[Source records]

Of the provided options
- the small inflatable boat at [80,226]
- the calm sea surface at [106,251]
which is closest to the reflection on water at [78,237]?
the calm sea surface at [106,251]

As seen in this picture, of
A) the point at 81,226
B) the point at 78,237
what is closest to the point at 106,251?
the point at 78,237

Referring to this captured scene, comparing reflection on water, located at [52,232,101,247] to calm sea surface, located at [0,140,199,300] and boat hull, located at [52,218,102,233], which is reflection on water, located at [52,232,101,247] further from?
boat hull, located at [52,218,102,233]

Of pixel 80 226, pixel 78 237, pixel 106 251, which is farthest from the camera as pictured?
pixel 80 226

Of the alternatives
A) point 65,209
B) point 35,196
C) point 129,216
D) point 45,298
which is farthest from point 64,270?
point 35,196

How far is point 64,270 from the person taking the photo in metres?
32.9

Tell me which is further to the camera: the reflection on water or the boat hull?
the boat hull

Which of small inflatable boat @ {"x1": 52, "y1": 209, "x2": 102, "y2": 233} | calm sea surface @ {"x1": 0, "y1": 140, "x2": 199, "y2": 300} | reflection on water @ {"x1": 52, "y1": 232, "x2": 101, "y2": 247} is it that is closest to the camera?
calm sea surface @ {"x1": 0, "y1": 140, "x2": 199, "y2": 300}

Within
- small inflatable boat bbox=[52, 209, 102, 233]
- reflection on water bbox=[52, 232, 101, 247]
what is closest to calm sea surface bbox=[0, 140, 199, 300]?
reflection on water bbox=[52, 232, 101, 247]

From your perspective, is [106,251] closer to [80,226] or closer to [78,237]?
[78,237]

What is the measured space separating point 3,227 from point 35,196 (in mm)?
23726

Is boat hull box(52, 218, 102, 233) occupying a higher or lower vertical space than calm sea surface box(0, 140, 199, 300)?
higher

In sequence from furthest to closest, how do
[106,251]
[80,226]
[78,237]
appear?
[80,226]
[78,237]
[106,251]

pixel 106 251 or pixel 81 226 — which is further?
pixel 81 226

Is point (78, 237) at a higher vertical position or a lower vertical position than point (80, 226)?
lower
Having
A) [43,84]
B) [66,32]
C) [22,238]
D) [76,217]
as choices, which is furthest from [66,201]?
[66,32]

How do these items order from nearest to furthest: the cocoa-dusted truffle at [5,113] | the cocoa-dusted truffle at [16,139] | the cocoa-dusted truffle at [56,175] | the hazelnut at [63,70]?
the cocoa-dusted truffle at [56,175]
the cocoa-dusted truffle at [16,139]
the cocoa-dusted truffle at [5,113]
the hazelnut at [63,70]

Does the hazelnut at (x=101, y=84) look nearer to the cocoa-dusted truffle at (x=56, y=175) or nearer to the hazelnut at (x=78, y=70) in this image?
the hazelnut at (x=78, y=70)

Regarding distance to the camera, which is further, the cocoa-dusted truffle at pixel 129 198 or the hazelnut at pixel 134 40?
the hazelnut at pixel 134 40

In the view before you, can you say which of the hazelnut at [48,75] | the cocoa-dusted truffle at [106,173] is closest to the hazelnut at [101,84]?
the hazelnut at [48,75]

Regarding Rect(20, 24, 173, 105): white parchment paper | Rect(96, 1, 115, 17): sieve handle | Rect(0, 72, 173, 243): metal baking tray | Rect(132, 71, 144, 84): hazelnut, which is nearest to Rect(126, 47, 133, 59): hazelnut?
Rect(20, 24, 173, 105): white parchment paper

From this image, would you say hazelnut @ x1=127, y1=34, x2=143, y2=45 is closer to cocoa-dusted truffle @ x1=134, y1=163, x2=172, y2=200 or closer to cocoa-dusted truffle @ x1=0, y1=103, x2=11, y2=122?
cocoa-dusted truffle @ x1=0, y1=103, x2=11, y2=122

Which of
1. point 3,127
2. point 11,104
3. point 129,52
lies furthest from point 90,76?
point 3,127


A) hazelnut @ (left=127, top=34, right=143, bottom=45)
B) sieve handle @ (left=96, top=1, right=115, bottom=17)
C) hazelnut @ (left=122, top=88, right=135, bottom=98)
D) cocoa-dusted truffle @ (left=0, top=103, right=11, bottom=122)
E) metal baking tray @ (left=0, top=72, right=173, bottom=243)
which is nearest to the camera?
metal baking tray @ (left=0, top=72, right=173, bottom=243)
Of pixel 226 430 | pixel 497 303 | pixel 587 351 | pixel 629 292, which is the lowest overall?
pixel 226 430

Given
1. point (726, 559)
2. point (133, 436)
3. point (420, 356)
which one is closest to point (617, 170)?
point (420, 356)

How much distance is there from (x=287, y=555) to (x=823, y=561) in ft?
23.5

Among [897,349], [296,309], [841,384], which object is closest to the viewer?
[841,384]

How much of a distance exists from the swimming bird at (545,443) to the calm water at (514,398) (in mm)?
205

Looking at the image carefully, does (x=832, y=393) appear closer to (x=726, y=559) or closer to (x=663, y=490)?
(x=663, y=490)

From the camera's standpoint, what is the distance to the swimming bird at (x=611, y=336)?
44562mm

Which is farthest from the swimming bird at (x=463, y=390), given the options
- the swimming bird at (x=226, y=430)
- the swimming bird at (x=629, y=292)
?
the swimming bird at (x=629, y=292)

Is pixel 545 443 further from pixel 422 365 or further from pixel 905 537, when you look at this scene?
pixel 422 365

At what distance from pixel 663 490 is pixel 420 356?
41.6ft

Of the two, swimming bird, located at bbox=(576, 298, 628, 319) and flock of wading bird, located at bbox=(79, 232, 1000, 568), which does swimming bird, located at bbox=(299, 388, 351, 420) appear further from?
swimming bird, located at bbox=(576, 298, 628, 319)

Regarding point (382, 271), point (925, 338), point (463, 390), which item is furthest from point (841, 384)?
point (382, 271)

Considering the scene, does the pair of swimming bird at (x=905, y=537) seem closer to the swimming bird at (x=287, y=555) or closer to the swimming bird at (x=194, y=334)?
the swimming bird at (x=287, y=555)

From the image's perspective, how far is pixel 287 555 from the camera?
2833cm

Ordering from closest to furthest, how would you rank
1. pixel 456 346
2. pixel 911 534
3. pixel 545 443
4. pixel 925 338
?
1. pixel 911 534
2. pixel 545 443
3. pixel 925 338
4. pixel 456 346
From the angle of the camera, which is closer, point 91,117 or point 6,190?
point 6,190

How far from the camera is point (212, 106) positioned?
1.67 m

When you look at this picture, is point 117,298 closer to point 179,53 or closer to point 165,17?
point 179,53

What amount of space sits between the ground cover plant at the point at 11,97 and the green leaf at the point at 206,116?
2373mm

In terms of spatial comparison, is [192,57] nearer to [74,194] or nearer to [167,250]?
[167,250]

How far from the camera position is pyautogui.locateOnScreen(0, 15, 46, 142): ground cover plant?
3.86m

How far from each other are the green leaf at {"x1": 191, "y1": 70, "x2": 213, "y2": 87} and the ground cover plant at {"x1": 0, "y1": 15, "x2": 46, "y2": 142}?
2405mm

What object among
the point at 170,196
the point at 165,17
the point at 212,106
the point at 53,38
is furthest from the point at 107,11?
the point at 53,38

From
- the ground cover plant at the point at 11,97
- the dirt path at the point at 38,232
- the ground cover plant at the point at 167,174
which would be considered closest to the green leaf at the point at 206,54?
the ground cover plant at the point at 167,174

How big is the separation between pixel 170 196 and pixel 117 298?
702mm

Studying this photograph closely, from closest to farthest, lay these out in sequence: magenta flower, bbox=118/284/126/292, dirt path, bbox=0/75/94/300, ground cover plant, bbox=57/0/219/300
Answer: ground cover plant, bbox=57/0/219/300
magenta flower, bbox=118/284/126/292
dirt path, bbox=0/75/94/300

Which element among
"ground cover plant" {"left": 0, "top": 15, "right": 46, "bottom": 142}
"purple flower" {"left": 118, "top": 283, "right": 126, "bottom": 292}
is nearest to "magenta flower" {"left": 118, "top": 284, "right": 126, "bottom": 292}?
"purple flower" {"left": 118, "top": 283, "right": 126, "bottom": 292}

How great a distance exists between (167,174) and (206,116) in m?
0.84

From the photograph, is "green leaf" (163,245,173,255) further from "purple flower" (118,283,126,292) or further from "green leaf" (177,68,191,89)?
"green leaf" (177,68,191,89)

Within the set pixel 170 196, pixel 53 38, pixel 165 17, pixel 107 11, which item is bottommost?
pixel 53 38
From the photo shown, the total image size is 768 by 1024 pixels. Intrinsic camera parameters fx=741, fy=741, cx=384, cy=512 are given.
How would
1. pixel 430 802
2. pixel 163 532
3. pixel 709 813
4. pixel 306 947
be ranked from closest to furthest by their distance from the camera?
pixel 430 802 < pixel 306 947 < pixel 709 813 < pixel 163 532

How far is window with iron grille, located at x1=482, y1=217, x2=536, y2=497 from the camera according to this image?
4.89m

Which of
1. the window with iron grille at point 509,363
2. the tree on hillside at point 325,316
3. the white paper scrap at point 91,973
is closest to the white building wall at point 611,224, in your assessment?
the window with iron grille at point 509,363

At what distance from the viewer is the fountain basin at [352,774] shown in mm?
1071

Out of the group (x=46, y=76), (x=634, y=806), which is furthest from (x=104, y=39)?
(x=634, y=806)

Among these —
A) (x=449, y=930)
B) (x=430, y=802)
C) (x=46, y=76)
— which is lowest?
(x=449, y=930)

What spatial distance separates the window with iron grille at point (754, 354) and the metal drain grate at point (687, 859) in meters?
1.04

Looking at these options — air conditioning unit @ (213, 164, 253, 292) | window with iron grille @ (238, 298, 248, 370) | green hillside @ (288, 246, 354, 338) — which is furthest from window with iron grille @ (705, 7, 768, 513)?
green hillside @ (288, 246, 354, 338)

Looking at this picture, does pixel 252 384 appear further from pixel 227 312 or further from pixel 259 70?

◆ Work to do
Exactly and only the lines from the one containing "How far is window" through the end of the material are to be reproduced, both ends included.

◆ Solution
How far is window with iron grille, located at x1=482, y1=217, x2=536, y2=497 from the camera according to this image?
4.89m

Which of
1. the window with iron grille at point 509,363
2. the tree on hillside at point 325,316
3. the white paper scrap at point 91,973
is closest to the white building wall at point 611,224, in your assessment?
the window with iron grille at point 509,363

At what distance from the viewer is the fountain basin at [352,774] shown in mm?
1071

Out of the group (x=46, y=76), (x=634, y=806), which is furthest from (x=104, y=39)?
(x=634, y=806)

Among these —
A) (x=449, y=930)
B) (x=430, y=802)
C) (x=46, y=76)
— which is lowest?
(x=449, y=930)

What spatial distance separates the window with iron grille at point (754, 354) and the metal drain grate at point (687, 859) in meters?
1.04

Looking at these options — air conditioning unit @ (213, 164, 253, 292) | window with iron grille @ (238, 298, 248, 370) | green hillside @ (288, 246, 354, 338) — which is furthest from window with iron grille @ (705, 7, 768, 513)?
green hillside @ (288, 246, 354, 338)

Looking at this picture, does pixel 252 384 appear further from pixel 227 312 or further from pixel 259 70?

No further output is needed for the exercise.